Smokers: Punish Tobacco for Delay
MIAMI (AP) -- The tobacco industry is trying to manipulate the court system and should be fined $38 million a day for moving the first smokers' class-action case to federal court, smokers' attorneys said Wednesday.
Allowing the case to stay in federal court after a two-year state trial ``would make a mockery of nearly a decade of litigation,'' attorneys for an estimated 500,000 sick Florida smokers said in a motion to send the case back.
Mike York, a lawyer for Philip Morris Inc., had no response to the request for sanctions and said the industry would respond to the motion in court.

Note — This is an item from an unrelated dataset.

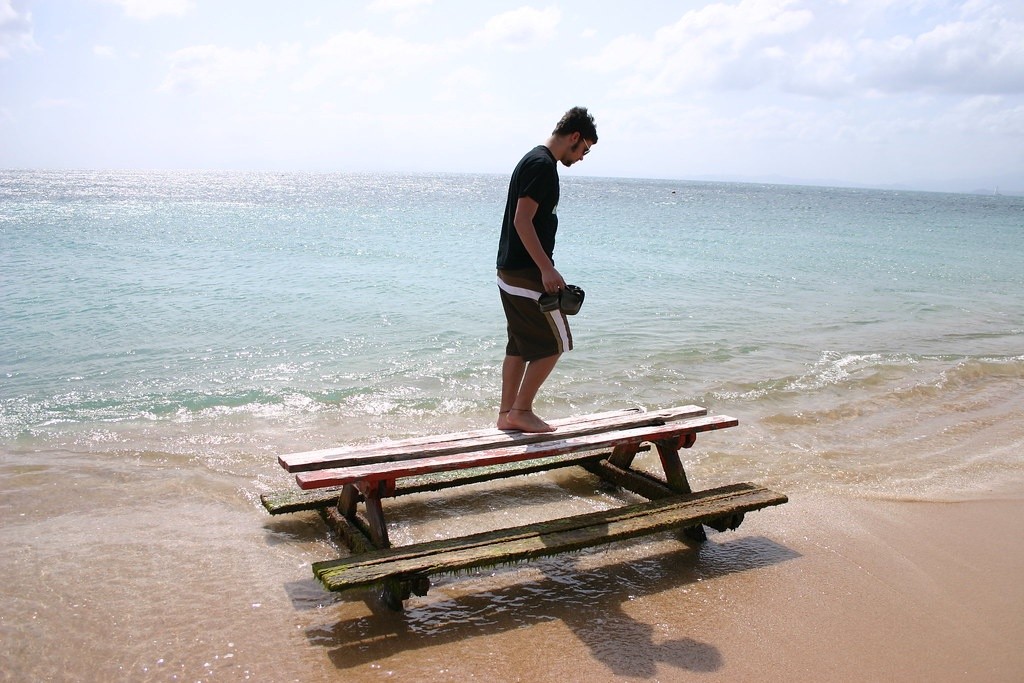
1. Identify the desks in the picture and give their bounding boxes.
[275,403,739,610]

Tobacco's legal maneuver to change courts after losing a record $145 billion punitive damage verdict ``transcends canons of ethics, good lawyering and basic decency,'' the motion said.
Smokers attorneys proposed punishing the industry by fining the nation's five biggest cigarette makers $38 million a day -- the amount of interest they say is lost each day by delaying the signing of a final judgment.

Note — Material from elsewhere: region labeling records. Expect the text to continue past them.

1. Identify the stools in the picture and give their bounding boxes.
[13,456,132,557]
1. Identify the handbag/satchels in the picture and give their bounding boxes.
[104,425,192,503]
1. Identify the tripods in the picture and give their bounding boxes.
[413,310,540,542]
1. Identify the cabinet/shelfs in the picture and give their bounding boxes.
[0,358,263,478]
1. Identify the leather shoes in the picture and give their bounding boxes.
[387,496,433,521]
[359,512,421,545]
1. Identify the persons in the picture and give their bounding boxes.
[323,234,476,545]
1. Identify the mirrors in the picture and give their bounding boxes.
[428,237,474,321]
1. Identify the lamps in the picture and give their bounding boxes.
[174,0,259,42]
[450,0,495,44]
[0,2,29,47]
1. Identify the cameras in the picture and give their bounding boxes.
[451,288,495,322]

The industry moved the case to federal court based on a union's motion to intervene in the case minutes before the punitive verdict was read July 14. Fifteen other motions to intervene had been filed and tabled by the trial judge, Miami-Dade Circuit Judge Robert Kaye, without any similar move by the industry, the smokers' motion said.
Smokers' attorneys Stanley and Susan Rosenblatt claim there is no precedent for the change in jurisdiction ``under facts that even remotely resemble those in the case.''
U.S. District Judge Ursula Ungaro-Benages has set a hearing Nov. 7 on the issue, but smokers asked her Tuesday to consider the issue as soon as possible because of the lost interest and deteriorating health of smokers covered by the lawsuit.
A six-member state jury ruled against the industry, awarded $12.7 million in compensatory damages to three people and set a national record with the punitive award.
The other defendants are R.J. Reynolds Tobacco Co., Brown & Williamson Tobacco Corp., Lorillard Tobacco Co., Liggett Group Inc. and the industry's defunct Council for Tobacco Research and Tobacco Institute.